• _TEXTE EXTRAIT_
OPINION – La question des réfugiés et déplacés arméniens sur la sellette

par Marc DAVO

Je passais par Place de la République à Erevan pour pendre le métro, la semaine dernière, lorsqu’un attroupement important devant le siège du gouvernement a attiré mon attention. J’ai changé de direction pour me diriger vers la foule rassemblée sur le trottoir. Levon Hayerian, porte parole d’une association de réfugiés de Hadrout, haranguait les présents et réclamait des soutiens au retour des réfugiés et déplacés.

La question des réfugiés et populations déplacées de force refait surface de temps en temps en Arménie, mais pas suffisamment. Récemment, 9 associations arméniennes se sont réunies pour rappeler à qui veut les entendre leur situation. Dans une lettre adressée aux gouvernements et aux institutions internationales concernées, ce collectif fait écho à la volonté des réfugiés de retourner dans leurs foyers et demande des garanties. 

>>>  Le cas des réfugiés azéris a été adroitement traité par Bakou

Dès l’apparition du phénomène de déplacement forcé de la population qu’il soit azéri ou arménien, débuté à la suite du mouvement de contestation au Nagorno-Karabakh en 1985 et plus visiblement en 1988, les autorités de Bakou, de quel bord qu’elles soient, post-communistes ou affiliées au Front populaire d’Abulfaz Eltchibey, ont placé le problème des réfugiés au centre de leurs préoccupations. Elles l’ont adroitement utilisé comme argument politique contre les Arméniens. 

Pour ce faire, le gouvernement de Bakou a gonflé le chiffre des réfugiés azéris dans leur ensemble, en additionnant ceux venant d’Arménie, de la RANK (Région autonome du Nagorno-Karabakh) et des districts limitrophes, pour présenter le chiffre percutant d’un million de réfugiés, alors qu’en réalité il est moindre.

• _CONSIGNES_
**a)** Relevez tous les noms de personnes qui figurent dans la tribune sur les réfugiés arméniens.
**b)** Présentez le listing ci-dessous sous forme de liste JSON de chaînes, une chaîne par ligne, sans les lignes vides ni les images.

• _DONNÉES DE LA TÂCHE_
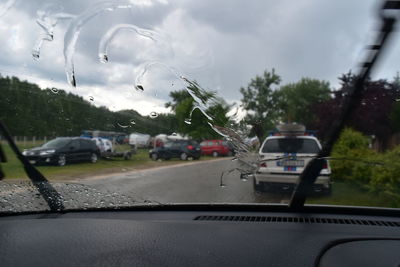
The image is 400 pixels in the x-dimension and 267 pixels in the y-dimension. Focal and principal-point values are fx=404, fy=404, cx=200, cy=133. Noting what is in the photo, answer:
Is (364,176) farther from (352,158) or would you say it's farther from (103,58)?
(103,58)

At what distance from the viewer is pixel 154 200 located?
13.1ft

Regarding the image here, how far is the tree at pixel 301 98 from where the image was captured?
11.1 feet

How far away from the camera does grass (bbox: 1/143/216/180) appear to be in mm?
3580

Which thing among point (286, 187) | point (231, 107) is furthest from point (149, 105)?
point (286, 187)

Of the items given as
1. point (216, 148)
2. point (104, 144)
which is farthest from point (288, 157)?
point (104, 144)

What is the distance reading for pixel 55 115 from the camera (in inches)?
146

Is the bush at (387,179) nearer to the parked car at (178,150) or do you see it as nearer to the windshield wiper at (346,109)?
the windshield wiper at (346,109)

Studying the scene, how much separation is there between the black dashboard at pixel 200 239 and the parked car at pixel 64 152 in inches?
20.6

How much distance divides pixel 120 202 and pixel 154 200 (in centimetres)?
33

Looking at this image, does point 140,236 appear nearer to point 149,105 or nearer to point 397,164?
point 149,105

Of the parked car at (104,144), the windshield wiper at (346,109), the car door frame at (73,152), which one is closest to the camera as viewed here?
the windshield wiper at (346,109)

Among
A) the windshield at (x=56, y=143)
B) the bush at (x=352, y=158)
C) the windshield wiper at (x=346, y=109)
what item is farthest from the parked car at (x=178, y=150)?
the bush at (x=352, y=158)

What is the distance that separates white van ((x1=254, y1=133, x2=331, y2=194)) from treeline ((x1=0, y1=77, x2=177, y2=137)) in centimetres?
94

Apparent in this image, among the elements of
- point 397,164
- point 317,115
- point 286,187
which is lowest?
point 286,187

• _RÉSULTATS_
**a)** Marc DAVO, Levon Hayerian, Abulfaz Eltchibey

**b)**
[
  "The image is 400 pixels in the x-dimension and 267 pixels in the y-dimension. Focal and principal-point values are fx=404, fy=404, cx=200, cy=133. Noting what is in the photo, answer:",
  "Is (364,176) farther from (352,158) or would you say it's farther from (103,58)?",
  "(103,58)",
  "At what distance from the viewer is pixel 154 200 located?",
  "13.1ft",
  "Regarding the image here, how far is the tree at pixel 301 98 from where the image was captured?",
  "11.1 feet",
  "How far away from the camera does grass (bbox: 1/143/216/180) appear to be in mm?",
  "3580",
  "Which thing among point (286, 187) | point (231, 107) is furthest from point (149, 105)?",
  "point (286, 187)",
  "Of the items given as",
  "1. point (216, 148)",
  "2. point (104, 144)",
  "which is farthest from point (288, 157)?",
  "point (104, 144)",
  "What is the distance reading for pixel 55 115 from the camera (in inches)?",
  "146",
  "Is the bush at (387,179) nearer to the parked car at (178,150) or do you see it as nearer to the windshield wiper at (346,109)?",
  "the windshield wiper at (346,109)",
  "Studying the scene, how much separation is there between the black dashboard at pixel 200 239 and the parked car at pixel 64 152 in inches?",
  "20.6",
  "How much distance divides pixel 120 202 and pixel 154 200 (in centimetres)?",
  "33",
  "Looking at this image, does point 140,236 appear nearer to point 149,105 or nearer to point 397,164?",
  "point 149,105",
  "Of the parked car at (104,144), the windshield wiper at (346,109), the car door frame at (73,152), which one is closest to the camera as viewed here?",
  "the windshield wiper at (346,109)",
  "Among",
  "A) the windshield at (x=56, y=143)",
  "B) the bush at (x=352, y=158)",
  "C) the windshield wiper at (x=346, y=109)",
  "what item is farthest from the parked car at (x=178, y=150)?",
  "the bush at (x=352, y=158)",
  "What is the distance that separates white van ((x1=254, y1=133, x2=331, y2=194)) from treeline ((x1=0, y1=77, x2=177, y2=137)) in centimetres?",
  "94",
  "Apparent in this image, among the elements of",
  "- point 397,164",
  "- point 317,115",
  "- point 286,187",
  "which is lowest?",
  "point 286,187"
]